Wayne stooped down and glared into Loren's eyes.

"How dare you serve me with papers? You nor nobody else down in that town will ever even think about doing it again." Then he stood back up. "Okay, boys. Bring out the glory wheel."

Four stagehands brought up some kind of hulking wooden apparatus from the rear, behind the stage. There was a steel pipe running into a hub at center that they fitted into a hole in the floor at center stage. The apparatus proved to be a plywood wheel about eight feet in diameter. Once they got it in place, they spun it around. It clattered noisily along the floorboards on casters. On the top surface of the wheel stood a simple wooden contraption that I quickly understood to be a set of stocks, with holes for the arms and one for the neck.

"There she is, friends," Wayne said. "The Round Widow, Proud Mary, the Devil's Dance Floor, the Prayer Stool, the Old Rugged Redeemer-we have lots of names for her. Some of the folks out in the cheap seats have rode on her, since this is the approved method for settling the accounts of misdoers hereabouts. But you two are the first outsiders to get in on the action-except for a stray picker or two over the years, and they hardly qualified as people. Boys, help the Preacher Man up onto her and make sure he's comfortable."

Several of Wayne's men freed Loren from the chair that he was bound into and steered him onto the wheel. They had to shove him down to get him to kneel before the stocks, and he resisted as they forced his head and hands in the slots and bolted the top down.

"There's no point putting up a fight, Preacher Man. I guarangot-damn-tee that this will go better if you just let go and relax. That tension works against you. Think happy thoughts. Like you just got a hand job from some parish lady in the-"

"Fuck you," Loren said.

"Huh?" Wayne said.

"You lowlife piece of shit."

"Ouch! My ears suddenly hurt," Wayne said. "What a way for a preacher man to talk. And there are children present." Wayne slunk catlike across the stage toward me and bent down close to my face. "Does he talk to your homefolks like that?"

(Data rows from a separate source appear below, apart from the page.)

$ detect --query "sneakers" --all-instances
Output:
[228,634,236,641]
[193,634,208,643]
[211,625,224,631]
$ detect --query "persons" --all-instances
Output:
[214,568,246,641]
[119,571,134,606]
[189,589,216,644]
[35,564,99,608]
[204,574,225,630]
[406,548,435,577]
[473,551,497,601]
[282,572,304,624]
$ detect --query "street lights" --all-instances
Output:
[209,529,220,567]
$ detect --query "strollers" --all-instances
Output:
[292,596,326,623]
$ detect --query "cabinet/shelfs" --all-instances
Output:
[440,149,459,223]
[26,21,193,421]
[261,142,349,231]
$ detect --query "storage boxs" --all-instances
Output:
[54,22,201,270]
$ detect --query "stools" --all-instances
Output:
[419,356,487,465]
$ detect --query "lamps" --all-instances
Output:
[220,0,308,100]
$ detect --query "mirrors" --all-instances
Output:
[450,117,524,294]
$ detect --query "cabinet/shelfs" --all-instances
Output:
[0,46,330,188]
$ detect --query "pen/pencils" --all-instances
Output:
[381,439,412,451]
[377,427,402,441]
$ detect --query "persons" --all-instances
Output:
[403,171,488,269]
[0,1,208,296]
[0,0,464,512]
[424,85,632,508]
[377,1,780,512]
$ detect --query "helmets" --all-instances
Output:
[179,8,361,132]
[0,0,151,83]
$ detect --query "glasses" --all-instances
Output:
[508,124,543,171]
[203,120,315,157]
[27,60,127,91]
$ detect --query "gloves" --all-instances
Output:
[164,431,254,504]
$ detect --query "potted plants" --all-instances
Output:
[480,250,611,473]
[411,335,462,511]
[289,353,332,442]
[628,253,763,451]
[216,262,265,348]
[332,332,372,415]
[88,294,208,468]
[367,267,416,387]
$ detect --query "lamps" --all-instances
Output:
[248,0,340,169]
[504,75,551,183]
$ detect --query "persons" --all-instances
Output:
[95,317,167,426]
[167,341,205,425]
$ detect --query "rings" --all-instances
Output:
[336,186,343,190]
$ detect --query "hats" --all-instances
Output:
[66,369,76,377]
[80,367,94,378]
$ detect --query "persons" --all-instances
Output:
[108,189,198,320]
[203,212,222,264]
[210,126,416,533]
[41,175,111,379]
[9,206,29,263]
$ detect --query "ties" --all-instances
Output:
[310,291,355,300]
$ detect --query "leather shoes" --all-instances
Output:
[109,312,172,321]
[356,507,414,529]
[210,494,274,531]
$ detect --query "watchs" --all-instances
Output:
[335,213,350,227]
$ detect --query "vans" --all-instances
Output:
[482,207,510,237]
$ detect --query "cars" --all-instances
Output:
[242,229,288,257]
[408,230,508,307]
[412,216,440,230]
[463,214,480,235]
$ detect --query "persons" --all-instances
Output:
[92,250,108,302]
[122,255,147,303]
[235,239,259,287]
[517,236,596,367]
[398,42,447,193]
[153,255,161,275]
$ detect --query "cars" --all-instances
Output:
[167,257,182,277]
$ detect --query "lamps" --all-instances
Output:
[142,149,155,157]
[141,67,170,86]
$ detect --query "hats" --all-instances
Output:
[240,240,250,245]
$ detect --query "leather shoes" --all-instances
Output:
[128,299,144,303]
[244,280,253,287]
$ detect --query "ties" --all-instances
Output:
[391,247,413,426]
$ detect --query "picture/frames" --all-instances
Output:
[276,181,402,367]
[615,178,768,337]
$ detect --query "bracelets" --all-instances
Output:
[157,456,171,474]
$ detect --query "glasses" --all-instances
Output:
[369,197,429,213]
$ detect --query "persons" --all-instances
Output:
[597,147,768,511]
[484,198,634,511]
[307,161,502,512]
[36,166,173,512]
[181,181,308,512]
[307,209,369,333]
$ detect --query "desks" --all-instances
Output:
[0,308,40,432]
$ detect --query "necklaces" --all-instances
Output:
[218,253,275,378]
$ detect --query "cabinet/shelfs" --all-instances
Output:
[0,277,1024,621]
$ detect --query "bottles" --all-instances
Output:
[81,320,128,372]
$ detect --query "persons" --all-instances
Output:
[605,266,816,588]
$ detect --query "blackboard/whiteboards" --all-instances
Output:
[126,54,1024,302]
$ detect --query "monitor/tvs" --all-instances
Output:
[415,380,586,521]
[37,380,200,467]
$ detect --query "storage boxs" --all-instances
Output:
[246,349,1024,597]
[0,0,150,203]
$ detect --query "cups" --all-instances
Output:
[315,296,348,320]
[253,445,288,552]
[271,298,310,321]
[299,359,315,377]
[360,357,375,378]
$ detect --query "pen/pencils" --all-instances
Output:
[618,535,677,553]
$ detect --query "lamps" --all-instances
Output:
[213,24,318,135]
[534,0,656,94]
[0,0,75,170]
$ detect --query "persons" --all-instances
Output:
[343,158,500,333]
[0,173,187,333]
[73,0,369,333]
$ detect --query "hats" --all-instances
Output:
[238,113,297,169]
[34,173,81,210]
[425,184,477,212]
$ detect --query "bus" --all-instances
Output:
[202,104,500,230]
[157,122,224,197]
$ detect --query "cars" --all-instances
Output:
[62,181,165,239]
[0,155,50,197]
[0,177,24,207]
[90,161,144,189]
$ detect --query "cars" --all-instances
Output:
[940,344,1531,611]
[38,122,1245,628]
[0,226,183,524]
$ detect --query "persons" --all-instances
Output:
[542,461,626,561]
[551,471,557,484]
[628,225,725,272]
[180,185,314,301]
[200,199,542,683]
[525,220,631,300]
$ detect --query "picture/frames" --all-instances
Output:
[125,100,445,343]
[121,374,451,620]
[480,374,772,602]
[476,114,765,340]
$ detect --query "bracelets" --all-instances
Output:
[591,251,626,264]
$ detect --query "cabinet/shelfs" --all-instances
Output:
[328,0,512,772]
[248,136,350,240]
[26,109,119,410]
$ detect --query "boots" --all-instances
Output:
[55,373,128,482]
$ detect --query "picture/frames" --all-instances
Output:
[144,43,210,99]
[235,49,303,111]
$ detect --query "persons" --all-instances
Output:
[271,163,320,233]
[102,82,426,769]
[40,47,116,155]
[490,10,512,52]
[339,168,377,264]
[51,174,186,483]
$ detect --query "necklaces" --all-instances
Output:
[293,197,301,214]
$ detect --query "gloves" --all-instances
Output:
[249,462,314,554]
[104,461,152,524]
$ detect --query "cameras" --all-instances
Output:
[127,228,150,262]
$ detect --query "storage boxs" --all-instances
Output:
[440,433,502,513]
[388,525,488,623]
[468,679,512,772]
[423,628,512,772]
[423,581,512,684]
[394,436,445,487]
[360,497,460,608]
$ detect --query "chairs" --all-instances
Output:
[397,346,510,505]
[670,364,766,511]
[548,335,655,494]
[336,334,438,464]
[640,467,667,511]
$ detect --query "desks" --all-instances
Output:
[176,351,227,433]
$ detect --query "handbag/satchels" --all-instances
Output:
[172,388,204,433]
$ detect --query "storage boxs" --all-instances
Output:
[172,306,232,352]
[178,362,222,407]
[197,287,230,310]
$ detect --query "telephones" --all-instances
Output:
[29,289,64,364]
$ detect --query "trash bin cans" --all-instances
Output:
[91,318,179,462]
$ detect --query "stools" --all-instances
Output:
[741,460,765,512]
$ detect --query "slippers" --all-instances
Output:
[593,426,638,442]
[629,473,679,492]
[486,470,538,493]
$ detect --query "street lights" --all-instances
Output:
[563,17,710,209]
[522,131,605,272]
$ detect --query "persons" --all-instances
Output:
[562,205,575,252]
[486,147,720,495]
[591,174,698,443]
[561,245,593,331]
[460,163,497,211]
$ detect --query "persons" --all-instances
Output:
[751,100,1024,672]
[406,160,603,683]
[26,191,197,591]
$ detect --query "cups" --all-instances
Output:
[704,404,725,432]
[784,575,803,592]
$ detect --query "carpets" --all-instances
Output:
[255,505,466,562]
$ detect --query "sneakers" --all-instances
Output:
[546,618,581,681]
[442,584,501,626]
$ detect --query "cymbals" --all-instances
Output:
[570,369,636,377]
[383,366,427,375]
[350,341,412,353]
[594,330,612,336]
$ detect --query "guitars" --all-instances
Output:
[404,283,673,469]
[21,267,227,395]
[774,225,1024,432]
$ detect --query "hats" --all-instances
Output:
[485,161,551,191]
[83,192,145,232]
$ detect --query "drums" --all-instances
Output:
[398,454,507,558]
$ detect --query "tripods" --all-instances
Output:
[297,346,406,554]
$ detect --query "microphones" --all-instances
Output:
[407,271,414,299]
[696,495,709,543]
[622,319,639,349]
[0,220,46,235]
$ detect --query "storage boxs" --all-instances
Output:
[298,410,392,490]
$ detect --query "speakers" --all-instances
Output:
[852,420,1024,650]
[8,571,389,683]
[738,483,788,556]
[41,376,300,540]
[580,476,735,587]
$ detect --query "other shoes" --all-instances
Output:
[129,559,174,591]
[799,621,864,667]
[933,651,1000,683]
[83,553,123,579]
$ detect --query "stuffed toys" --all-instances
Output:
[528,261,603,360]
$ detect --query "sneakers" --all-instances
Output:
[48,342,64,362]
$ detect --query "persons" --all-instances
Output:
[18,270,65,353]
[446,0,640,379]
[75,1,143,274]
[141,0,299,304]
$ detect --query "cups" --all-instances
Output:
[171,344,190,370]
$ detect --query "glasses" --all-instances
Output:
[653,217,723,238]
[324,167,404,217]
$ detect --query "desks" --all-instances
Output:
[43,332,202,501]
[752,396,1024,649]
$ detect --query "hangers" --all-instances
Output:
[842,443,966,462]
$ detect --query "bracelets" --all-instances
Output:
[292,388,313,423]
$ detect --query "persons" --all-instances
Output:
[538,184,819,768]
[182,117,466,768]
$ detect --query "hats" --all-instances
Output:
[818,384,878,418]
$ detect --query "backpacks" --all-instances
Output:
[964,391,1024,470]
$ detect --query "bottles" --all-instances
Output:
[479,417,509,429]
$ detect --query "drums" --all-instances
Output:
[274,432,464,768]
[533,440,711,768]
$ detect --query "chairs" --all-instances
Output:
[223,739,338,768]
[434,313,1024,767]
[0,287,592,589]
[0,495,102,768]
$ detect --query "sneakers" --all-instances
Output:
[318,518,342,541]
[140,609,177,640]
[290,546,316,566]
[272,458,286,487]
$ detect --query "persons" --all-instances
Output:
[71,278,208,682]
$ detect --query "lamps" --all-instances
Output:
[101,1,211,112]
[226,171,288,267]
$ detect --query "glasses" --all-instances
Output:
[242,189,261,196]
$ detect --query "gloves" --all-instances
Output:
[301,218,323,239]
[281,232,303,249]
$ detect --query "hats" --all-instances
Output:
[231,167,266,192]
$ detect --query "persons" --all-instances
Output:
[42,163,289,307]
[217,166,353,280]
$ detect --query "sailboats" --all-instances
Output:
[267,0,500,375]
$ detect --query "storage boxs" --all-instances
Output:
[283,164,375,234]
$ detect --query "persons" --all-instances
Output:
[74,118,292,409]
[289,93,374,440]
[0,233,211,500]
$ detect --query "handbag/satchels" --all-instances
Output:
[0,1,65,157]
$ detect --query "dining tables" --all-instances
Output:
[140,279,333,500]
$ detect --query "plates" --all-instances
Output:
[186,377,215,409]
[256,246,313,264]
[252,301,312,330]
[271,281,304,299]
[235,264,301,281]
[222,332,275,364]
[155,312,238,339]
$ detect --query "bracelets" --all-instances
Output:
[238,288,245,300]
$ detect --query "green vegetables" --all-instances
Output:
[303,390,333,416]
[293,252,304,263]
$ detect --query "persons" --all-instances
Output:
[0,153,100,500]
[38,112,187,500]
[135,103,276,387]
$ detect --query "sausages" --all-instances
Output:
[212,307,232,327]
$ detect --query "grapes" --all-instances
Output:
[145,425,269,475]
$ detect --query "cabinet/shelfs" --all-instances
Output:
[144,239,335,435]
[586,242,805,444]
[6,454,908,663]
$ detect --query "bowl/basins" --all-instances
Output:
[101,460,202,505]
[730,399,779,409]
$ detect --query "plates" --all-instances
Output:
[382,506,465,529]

I didn't say anything. I didn't want to say anything.

"Can't hear you, Fiddler," Wayne said. "Well if he don't talk that way to the homefolks then I suppose he saves it for the likes of us. That's interesting."

An indignant murmur ran through the crowd, then whistling and some shouts.

Wayne slithered back toward Loren in the stocks. He took something out of his pocket and stooped down to apply it to Loren's face. It turned out to be a florid red lipstick-whenever they took a house apart, they came up with all sorts of things-and he painted Loren's face with it, giving him a red clown nose, red lips, red eyebrows, and two red clown dots on his cheeks.